Waking up in Manchester yesterday morning, it felt like the city appreciated what a euro crisis really felt like. Both its football clubs were out of the Champions League, even though they were among the favourites to lift the trophy.
Schadenfreude, which is not Bayern Munich's defensive system, was in evidence, with both clubs' disconsolate supporters taking small comfort in their rivals' woes. Football is the definitive zero sum game. Regular readers (you know who you are – yes, both of you) will know that my sympathies lie with the City half of the city, although my primary allegiance is to Manchester itself.
Around the corner from where I work in London is an art gallery that recently had an exhibition of Lowry paintings. Every lunchtime, I'd go and sit there to look at the matchstick men and women at the football match, or on their way home from work, or going up the steps at Maryport and feel all nostalgic. A lot of Lowry's work depicted the post-industrial area of Manchester and its twin city of Salford, where the major urban regeneration effort is now concentrated.

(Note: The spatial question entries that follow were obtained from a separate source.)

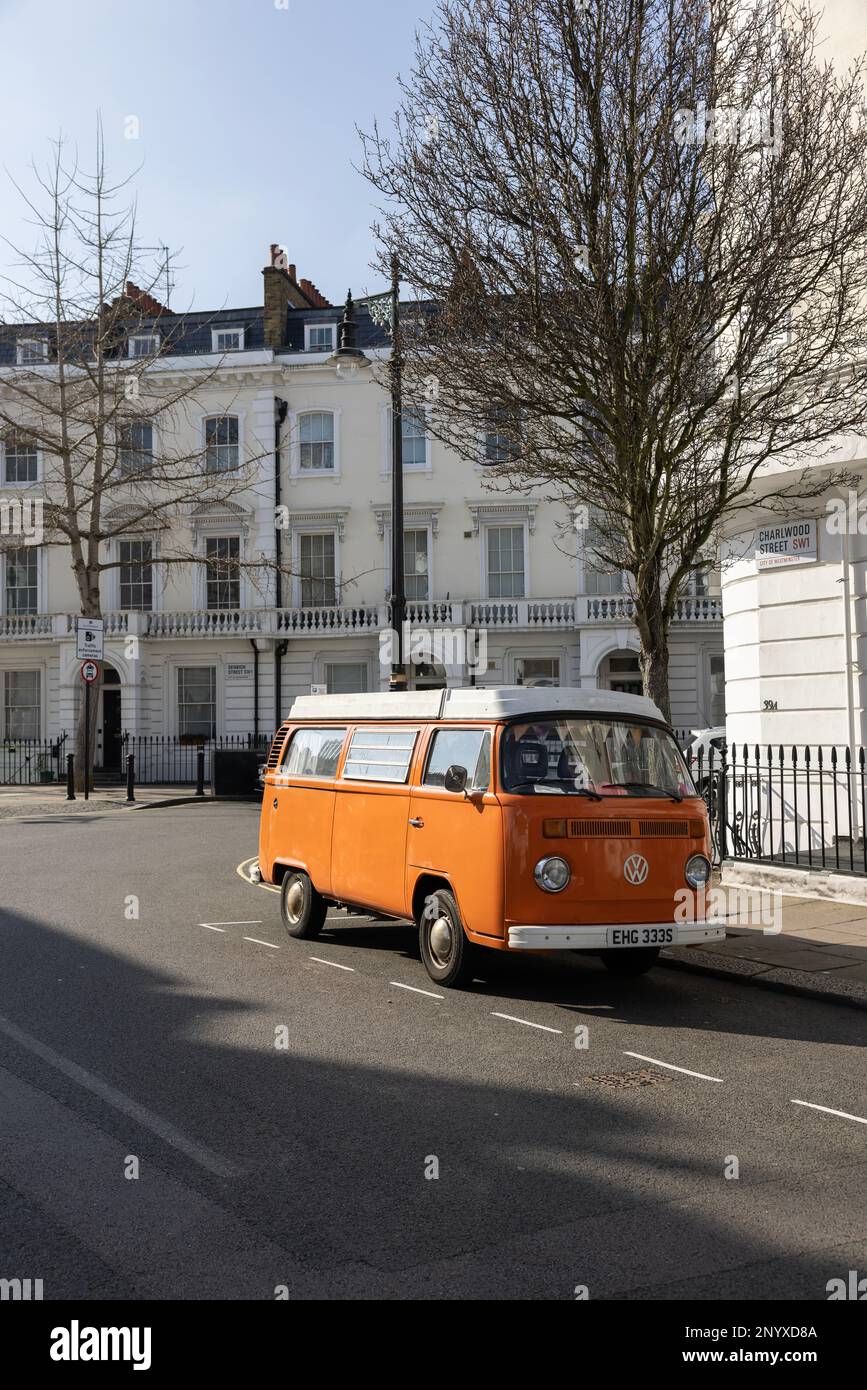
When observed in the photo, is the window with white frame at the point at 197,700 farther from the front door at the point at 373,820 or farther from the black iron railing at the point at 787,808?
the front door at the point at 373,820

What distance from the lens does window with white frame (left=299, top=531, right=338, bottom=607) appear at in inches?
1483

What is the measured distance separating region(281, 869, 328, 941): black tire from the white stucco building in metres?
24.6

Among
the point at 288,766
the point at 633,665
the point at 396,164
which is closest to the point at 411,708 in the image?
the point at 288,766

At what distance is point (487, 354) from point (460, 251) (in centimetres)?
93

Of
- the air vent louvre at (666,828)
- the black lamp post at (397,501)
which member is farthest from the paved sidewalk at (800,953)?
the black lamp post at (397,501)

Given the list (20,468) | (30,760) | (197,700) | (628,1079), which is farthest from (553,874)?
(20,468)

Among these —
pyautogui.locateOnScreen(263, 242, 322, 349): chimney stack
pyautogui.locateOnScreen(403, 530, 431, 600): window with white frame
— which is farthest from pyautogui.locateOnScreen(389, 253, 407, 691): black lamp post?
pyautogui.locateOnScreen(263, 242, 322, 349): chimney stack

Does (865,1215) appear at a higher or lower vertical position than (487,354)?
lower

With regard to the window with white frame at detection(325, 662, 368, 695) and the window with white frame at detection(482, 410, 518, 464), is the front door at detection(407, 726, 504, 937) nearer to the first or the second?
the window with white frame at detection(482, 410, 518, 464)

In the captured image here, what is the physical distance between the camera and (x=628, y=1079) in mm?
6422

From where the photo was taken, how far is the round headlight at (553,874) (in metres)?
8.05

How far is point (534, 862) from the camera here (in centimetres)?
807

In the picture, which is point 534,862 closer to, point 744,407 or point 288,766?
point 288,766

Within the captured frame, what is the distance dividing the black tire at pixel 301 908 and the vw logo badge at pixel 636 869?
3275mm
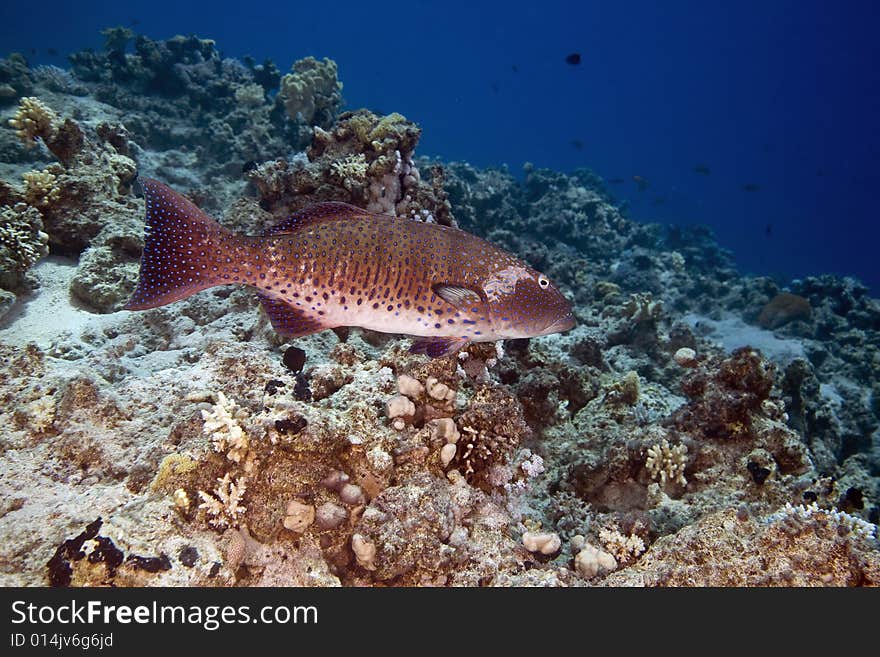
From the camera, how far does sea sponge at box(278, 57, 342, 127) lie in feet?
47.1

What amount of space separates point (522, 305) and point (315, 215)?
5.73 feet

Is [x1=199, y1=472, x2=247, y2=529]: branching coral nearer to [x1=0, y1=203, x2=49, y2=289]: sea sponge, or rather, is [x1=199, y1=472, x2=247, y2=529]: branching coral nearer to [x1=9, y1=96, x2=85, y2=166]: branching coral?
[x1=0, y1=203, x2=49, y2=289]: sea sponge

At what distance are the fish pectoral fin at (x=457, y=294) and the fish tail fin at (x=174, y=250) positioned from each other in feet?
5.00

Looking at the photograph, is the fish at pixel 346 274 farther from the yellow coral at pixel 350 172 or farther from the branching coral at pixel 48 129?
the branching coral at pixel 48 129

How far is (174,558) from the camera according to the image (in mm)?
2918

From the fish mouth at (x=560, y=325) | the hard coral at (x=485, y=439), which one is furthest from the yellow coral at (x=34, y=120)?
the fish mouth at (x=560, y=325)

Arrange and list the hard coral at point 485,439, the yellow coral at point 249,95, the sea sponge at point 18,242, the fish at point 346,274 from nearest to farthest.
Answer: the fish at point 346,274, the hard coral at point 485,439, the sea sponge at point 18,242, the yellow coral at point 249,95

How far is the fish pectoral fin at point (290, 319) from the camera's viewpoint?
11.9ft

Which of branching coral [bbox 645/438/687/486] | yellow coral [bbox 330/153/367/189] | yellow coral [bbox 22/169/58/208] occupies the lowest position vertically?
branching coral [bbox 645/438/687/486]

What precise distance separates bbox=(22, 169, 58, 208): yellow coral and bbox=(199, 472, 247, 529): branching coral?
517cm

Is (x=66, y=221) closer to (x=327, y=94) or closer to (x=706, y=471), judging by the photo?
(x=706, y=471)

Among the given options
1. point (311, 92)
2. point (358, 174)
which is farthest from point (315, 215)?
point (311, 92)

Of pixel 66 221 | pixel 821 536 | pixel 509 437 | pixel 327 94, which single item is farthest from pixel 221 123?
pixel 821 536

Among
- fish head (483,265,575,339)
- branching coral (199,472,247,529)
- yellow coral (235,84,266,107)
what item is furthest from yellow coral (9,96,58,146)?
yellow coral (235,84,266,107)
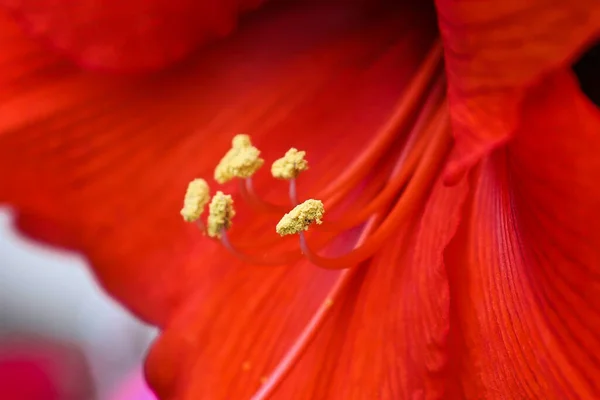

Instead of chimneys and factories are software units and media hubs. As your tram follows the waterside, with Liebeskind's Imperial War Museum in the background, and calls at stations like Harbour City and Pomona, a comparison with Sydney is not out of the question. (But the weather was undeniably Mancunian. They say it always rains here. Wrong. Yesterday it was hailing, too.)
At the centre of the Salford Quays development is MediaCity, a new home for the BBC, where a big chunk of programming is now housed, including all its sports output. It is a very impressive complex, which, despite the complaints of a sizeable number of London-based staff, appears to be a fully functioning centre. Local radio is cheek-by-jowl with some Radio 4 programmes, Radio 5 is a couple of floors above Match of the Day. "It feels like we're all part of the same organisation," one staffer told me.
The colour scheme is purple and green, and, like many modern offices, its communal spaces have more in common with boutique hotels than a traditional office. Still, whatever breakfast presenter Sian Williams and the other Beeb refuseniks think about the horrible prospect of going further north than Edgware, MediaCity is an effective statement of the BBC's desire to be less London-centric. To the listener, of course, it shouldn't, and probably doesn't, matter where the programme is coming from, although I know producers and presenters are concerned about securing guests for the shows. It's certainly easier to have an argument with Richard Bacon in the studio than down a phone line. The same location-neutral argument exists for this column. You will have no clue whatever that it was written on a train. Have a good weekend. And don't forget to take your belongings with you.